Text section:
- Genre: Reality competition
- Created by: Gordon Ramsay
- Starring: Willment Leong Kwantip Devakula [th] Ian Kittichai Natawoot Thammaphan
- Narrated by: Piya Vimuktayon [th]
- Country of origin: Thailand
- Original language: Thai
- No. of series: 2
- No. of episodes: 28

Production
- Producer: Heliconia H GROUP [th]
- Production locations: The Studio Park, Bang Bo District, Samut Prakan Province
- Running time: 100–120 minutes

Original release
- Network: Channel 7 Channel 7 HD
- Release: 4 February 2024 – present

= Hell's Kitchen Thailand =

Hell's Kitchen Thailand (เฮลล์คิทเช่นไทยแลนด์) is a Thai cooking reality competition television series based on the British series of the same name. To find the winner to be the head of the kitchen in a real restaurant, Heliconia H Group purchased the rights from ITV Studios. It's hosted by Chef Willment Leong, Chef Kwantip Devakula, Chef Ian Kittichai, and Chef Natawoot "Off" Thammaphan. It first aired on 4 February 2024, on Channel 7 HD.

Actions to take:
1 - Answer these questions using the Hell's Kitchen Thailand text.
(a) How many episodes does the series have?
(b) Where is the series produced?
(c) From whom did Heliconia H Group purchase the rights?
2 - Rewrite the Hell's Kitchen Thailand text from "Original release" up to and including "Channel 7 HD.", replacing "ITV Studios" with "ITV".
3 - Say whether each statement agrees with the Hell's Kitchen Thailand text. Answer yes or no, and quote the words that decide it.
(a) The series was created by Gordon Ramsay.
(b) The series was originally made in English.
(c) An episode runs for less than an hour.
The records that follow come from a different source.

Study material:
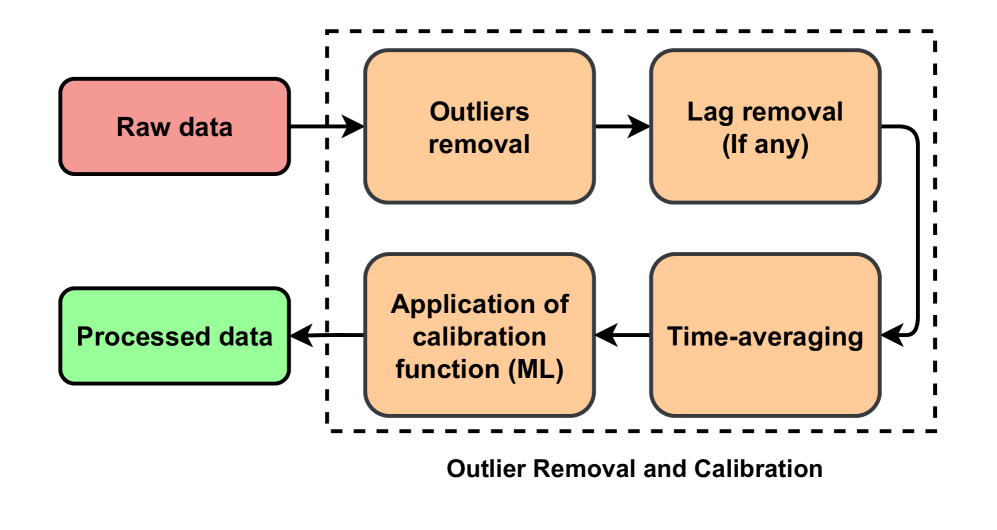 Raw data

Outliers removal

Lag removal (If any)

Time-averaging

Application of calibration function (ML)

Processed data

Outlier Removal and Calibration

Answers to the problems:
1 -
(a) 28
(b) The Studio Park, Bang Bo District, Samut Prakan Province
(c) ITV Studios

2 -
Original release
- Network: Channel 7 Channel 7 HD
- Release: 4 February 2024 – present

= Hell's Kitchen Thailand =

Hell's Kitchen Thailand (เฮลล์คิทเช่นไทยแลนด์) is a Thai cooking reality competition television series based on the British series of the same name. To find the winner to be the head of the kitchen in a real restaurant, Heliconia H Group purchased the rights from ITV. It's hosted by Chef Willment Leong, Chef Kwantip Devakula, Chef Ian Kittichai, and Chef Natawoot "Off" Thammaphan. It first aired on 4 February 2024, on Channel 7 HD.

3 -
(a) Yes: "Created by: Gordon Ramsay"
(b) No: "Original language: Thai"
(c) No: "Running time: 100–120 minutes"